India joins America-led Pax Silica supply chain effort to build semiconductor talent and reduce reliance on China — agreement spans from rare earths to chipmaking tools

Stock image of silicon dies.

India has formally joined Pax Silica, the U.S.-led initiative focusing on securing supply chains for advanced technologies, including semiconductors, AI infrastructure, critical minerals, advanced manufacturing, and data infrastructure.

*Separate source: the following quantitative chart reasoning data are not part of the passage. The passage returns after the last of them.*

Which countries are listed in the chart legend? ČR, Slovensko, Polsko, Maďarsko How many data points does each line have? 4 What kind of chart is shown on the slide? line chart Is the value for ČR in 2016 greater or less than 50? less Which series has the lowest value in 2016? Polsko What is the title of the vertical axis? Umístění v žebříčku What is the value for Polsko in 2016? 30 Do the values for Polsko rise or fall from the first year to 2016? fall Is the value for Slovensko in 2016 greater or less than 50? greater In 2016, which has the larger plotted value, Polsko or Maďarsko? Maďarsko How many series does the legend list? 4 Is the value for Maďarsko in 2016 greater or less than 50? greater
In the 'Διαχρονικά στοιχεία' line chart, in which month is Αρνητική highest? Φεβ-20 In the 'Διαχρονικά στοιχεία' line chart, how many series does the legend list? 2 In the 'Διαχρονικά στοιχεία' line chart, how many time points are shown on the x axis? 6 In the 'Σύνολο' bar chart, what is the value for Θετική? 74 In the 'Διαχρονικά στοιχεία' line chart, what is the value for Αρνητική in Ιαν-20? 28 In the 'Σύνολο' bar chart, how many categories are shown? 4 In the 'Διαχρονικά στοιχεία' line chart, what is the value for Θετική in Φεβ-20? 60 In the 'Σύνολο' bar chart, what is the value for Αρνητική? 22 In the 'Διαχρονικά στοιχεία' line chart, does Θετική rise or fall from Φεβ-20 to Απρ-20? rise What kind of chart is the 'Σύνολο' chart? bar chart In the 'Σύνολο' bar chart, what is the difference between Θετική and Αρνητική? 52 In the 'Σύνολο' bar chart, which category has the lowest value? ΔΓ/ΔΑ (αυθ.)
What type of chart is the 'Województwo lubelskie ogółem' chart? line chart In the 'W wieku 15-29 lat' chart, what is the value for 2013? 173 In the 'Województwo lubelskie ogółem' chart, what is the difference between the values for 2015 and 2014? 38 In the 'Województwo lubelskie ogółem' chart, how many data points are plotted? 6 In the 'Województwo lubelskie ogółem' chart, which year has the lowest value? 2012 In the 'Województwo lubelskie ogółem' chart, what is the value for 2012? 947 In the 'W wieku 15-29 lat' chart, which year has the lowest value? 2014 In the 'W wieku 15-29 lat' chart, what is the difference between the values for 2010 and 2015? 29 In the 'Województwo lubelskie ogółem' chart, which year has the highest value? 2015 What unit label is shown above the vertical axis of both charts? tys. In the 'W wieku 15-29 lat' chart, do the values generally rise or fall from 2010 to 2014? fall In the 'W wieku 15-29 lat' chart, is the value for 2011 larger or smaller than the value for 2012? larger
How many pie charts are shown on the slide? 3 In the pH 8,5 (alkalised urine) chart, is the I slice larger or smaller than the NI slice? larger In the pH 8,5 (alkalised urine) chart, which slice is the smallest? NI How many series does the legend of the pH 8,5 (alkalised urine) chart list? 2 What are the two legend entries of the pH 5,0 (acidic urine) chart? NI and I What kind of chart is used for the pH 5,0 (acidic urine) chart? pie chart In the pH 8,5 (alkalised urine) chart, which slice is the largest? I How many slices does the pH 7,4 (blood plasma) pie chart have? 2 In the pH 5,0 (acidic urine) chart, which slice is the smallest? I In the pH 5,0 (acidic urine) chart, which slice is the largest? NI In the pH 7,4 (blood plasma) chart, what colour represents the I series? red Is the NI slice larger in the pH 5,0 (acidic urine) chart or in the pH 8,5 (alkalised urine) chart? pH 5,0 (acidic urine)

The announcement came from a special event hosted at the AI Impact Summit in New Delhi, where India additionally signed a joint statement on the India-U.S. AI Opportunity Partnership in the presence of U.S. Ambassador Sergio Gor and U.S. Under Secretary of State for Economic Growth and Energy, Jacob Helberg, and the White House Director of Science and Technology Policy, Michael Kratsios.

Designed as an end-to-end initiative that aligns policy across the full technology stack, Pax Silica spans everything from rare-earth mining and refining to chip manufacturing and their deployment in AI foundation models and data centers. India is now the 12th nation to join Pax Silica alongside Australia, Greece, Israel, Japan, Qatar, the Netherlands, Singapore, South Korea, the UAE, the United States, and the United Kingdom.

India's inclusion is a notable shift from December 2025, when the initiative was first unveiled without India as a founding member. At the time, India's relatively limited semiconductor fabrication capabilities, especially when compared to other countries, were seen as a constraint.

The Union Minister for Electronics and Information Technology for India, Ashwini Vaishnaw, said that the global semiconductor industry would require around one million skilled professionals, presenting a major opportunity for India. Vaishnaw also added that multiple semiconductor plants are in fact being developed and that the first commercial fab is expected to begin production soon.

Pax Silica has been designed as a platform for cooperation among allied nations, but its strategic focus is widely understood to be reducing dependence on China. With Beijing exerting major control over global rare-earth processing capacity, it remains dominant in various segments of legacy semiconductor manufacturing, which are extremely crucial to the global technology supply chain.

At its core, Pax Silica reflects the U.S.' broader strategy to maintain a technological edge in AI and advanced semiconductors. By bringing together export controls, subsidies, and capital flows across partner nations, the initiative aims to coordinate the development, funding, and deployment of advanced technologies. In simple terms, this approach may limit China's access to critical chip-making tools and AI training infrastructure while accelerating capacity-building within allied economies.